A description of the Facility
At BPRC non-human primate (NHP) models of infectious diseases are available in high quality, using purpose-bred and MHC-typed animals. Animals are housed in up-to-date facilities, complying with international and legal standards at biocontainment level BSL2 and BSL3. Expert scientific, veterinary, surgical and biotechnical support is provided to the users of the facility. Animal health is monitored in house, with services for microbiology, pathology and haematology/serum chemistry available at biocontainment level ML2 and ML3. Facilities for PET-CT, in situ data-logger expertise and equipment for non-invasive quantification of disease progression and therapeutic intervention is available. Expert scientific support is available for immunology and immunopathology research in NHP, for monitoring of cellular and humoral immune-reactivity, ELISA, ELISPOT and Luminex technology for ex vivo cytokine production, flow-cytometry and FACS sorting, and immunohistochemistry.
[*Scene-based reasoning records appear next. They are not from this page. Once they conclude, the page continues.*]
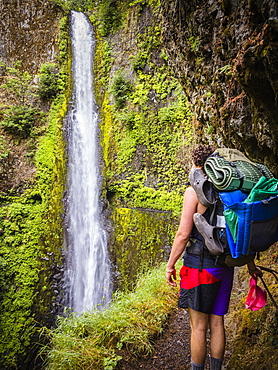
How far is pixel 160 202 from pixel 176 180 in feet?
2.81

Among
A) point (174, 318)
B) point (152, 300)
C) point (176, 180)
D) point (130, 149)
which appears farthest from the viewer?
point (130, 149)

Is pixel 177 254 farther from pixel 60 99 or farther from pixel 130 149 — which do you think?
pixel 60 99

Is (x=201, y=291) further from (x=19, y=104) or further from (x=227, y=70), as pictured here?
(x=19, y=104)

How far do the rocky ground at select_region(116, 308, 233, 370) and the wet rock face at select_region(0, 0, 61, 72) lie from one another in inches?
453

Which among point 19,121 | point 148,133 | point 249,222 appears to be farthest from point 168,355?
point 19,121

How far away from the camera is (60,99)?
34.8 feet

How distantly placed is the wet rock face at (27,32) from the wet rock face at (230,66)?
340 inches

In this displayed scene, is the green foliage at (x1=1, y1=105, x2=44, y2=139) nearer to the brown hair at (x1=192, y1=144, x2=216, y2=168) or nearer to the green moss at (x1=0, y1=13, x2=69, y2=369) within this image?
the green moss at (x1=0, y1=13, x2=69, y2=369)

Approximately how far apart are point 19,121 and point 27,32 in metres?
4.79

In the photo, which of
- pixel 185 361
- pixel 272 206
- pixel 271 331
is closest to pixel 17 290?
pixel 185 361

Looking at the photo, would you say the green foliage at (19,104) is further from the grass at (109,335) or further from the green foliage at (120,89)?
the grass at (109,335)

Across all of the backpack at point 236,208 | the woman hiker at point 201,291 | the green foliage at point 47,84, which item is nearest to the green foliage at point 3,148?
the green foliage at point 47,84

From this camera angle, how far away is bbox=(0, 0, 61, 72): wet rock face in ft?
37.4

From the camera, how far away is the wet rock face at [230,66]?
91.2 inches
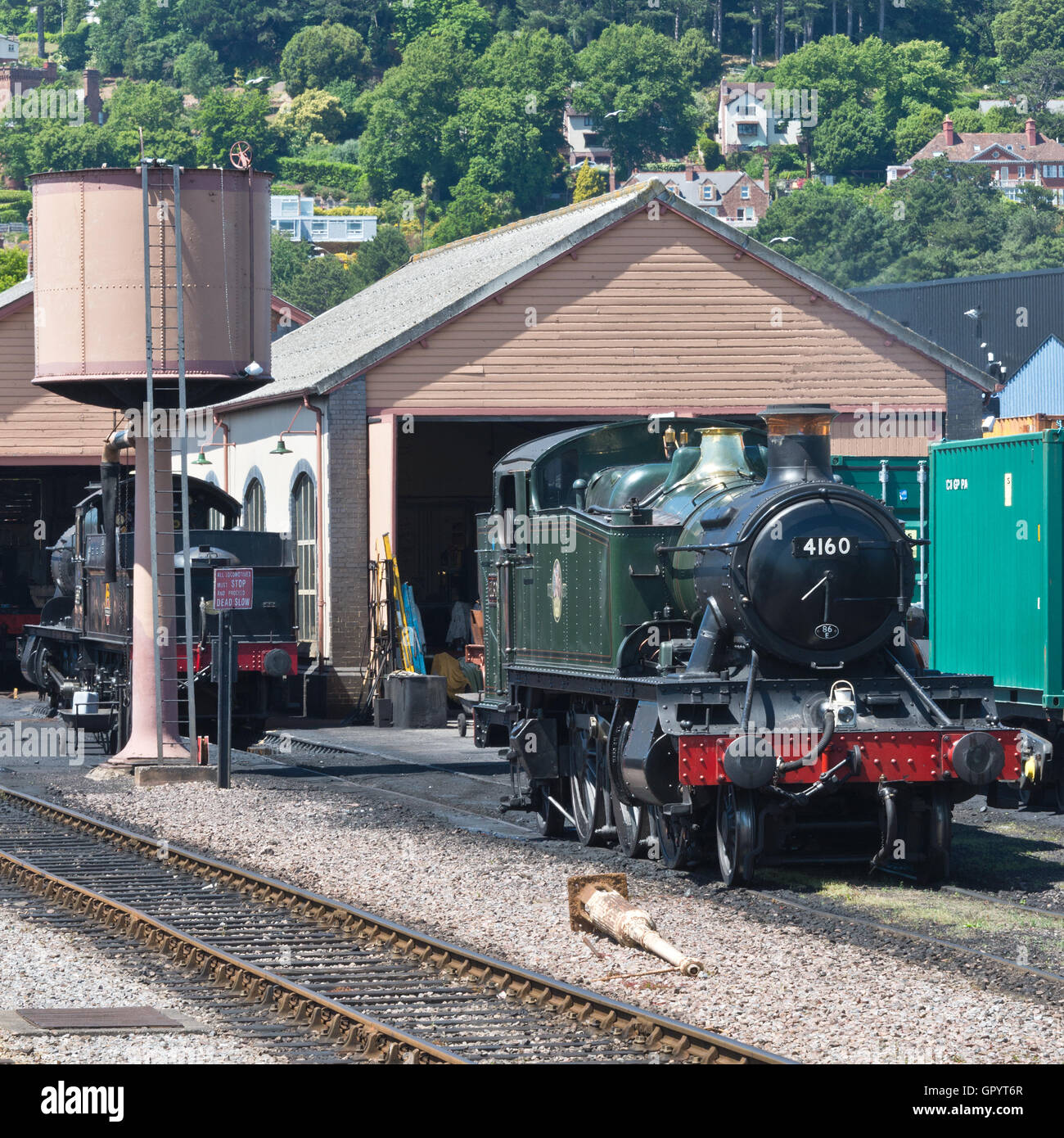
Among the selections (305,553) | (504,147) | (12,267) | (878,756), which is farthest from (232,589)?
(504,147)

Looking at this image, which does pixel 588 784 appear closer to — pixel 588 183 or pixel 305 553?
pixel 305 553

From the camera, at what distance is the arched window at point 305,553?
2798cm

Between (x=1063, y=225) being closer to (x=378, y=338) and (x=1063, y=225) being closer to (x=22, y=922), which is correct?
(x=378, y=338)

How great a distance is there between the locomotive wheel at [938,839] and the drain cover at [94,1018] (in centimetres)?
564

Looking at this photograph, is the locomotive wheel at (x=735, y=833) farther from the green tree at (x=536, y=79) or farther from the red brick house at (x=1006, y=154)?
the green tree at (x=536, y=79)

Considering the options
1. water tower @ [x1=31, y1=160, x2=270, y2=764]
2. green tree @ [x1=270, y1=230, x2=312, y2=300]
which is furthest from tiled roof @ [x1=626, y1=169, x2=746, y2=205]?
water tower @ [x1=31, y1=160, x2=270, y2=764]

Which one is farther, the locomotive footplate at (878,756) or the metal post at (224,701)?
the metal post at (224,701)

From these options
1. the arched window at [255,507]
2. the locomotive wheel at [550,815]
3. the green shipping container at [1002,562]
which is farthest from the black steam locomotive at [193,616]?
the green shipping container at [1002,562]

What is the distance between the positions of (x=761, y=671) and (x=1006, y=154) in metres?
186

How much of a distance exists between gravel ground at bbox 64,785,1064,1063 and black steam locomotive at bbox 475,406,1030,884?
0.80 metres

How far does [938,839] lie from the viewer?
41.5 feet

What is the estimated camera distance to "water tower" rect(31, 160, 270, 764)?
1973 centimetres

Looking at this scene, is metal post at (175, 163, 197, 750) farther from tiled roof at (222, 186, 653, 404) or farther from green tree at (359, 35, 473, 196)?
green tree at (359, 35, 473, 196)

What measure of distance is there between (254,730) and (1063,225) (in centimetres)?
13602
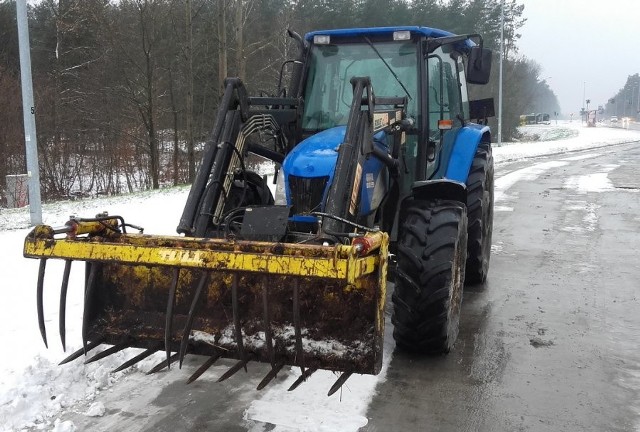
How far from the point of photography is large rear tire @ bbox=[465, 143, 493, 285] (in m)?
5.67

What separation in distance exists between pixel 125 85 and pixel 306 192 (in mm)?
18192

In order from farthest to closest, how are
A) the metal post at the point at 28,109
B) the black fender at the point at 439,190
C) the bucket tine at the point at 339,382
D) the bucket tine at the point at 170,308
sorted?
1. the metal post at the point at 28,109
2. the black fender at the point at 439,190
3. the bucket tine at the point at 170,308
4. the bucket tine at the point at 339,382

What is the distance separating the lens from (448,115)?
5.68 metres

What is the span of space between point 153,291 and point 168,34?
19.3 meters

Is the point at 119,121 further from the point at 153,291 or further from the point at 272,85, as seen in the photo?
the point at 153,291

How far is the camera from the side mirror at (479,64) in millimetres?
5450

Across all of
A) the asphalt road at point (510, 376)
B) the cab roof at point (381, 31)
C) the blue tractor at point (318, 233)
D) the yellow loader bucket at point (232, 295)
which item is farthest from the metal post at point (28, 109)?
the yellow loader bucket at point (232, 295)

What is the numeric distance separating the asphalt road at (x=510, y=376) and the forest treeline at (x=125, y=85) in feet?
43.0

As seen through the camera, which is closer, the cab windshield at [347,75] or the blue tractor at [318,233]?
the blue tractor at [318,233]

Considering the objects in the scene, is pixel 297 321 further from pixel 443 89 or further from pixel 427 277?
pixel 443 89

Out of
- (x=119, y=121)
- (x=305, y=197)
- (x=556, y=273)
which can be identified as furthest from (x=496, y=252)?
(x=119, y=121)

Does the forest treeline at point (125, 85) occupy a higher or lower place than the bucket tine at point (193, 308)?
higher

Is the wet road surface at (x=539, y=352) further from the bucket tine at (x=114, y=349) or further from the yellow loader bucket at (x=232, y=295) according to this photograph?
the bucket tine at (x=114, y=349)

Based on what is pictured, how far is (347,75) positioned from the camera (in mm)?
5324
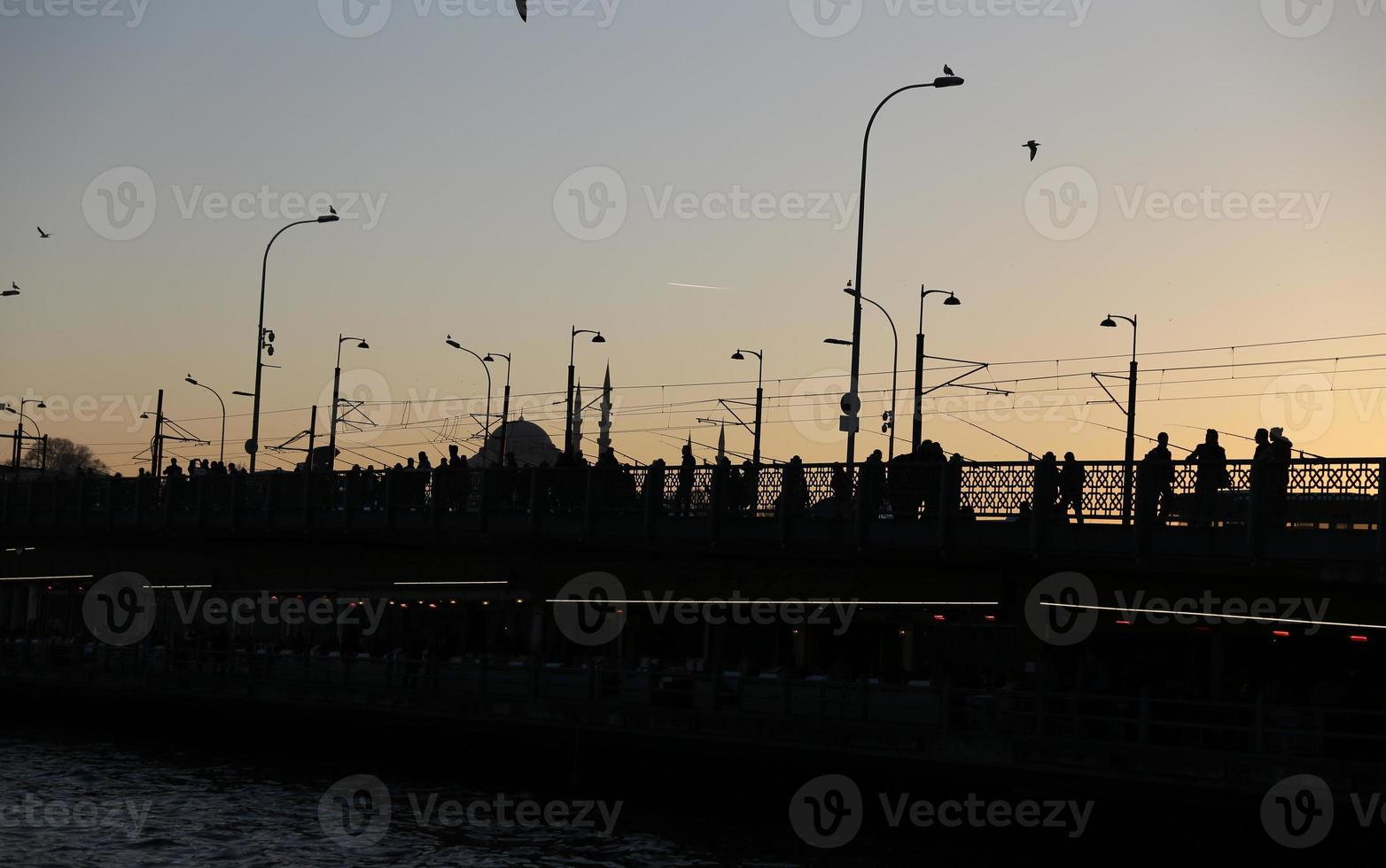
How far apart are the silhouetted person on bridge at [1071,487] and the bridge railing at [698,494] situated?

TNA/training that will be provided
TNA1: BPRC will provide access to its P. pastoris systems, which allow the constitutive or inducible expression of intracellular or secreted proteins. BPRC will also provide P. pastoris strains overexpressing chaperone/helper proteins to boost expression levels.
TNA3: BPRC will offer access to its library of human cell reporter assays for the identification of innate immune receptor-induced signalling cascades, including human cell lines transfected with PAMPs such as TLR and/or engineered to express luciferase in response to NF-kB or IFRE-mediated signal transduction, and cell lines that provide insight into the intracellular signalling cascades of innate immune receptors. These lines allow for qualitative and quantitative assessment of innate immune responses provoked by different stimuli, resulting in innate immune response fingerprints.
TNA8: BPRC will provide access to macaques for immunogenicity/adjuvanticity evaluation of vaccine candidates for malaria, tuberculosis, HIV, influenza, West Nile virus or dengue virus, with up to three (prime-boost) immunisation events. The service includes baseline assessments and post-vaccination follow-up by biosample collection, as well as standard and/or user specific humoral and/or cellular immunology tests. Additional study objectives, such as challenge or advanced immunological assessments or imaging, may be discussed.
NA3: BPRC will provide a five-day module on Statistics of vaccine evaluation. It will address statistical and methodological topics for the pre-clinical and clinical evaluation of vaccines and includes lectures followed by hands-on training.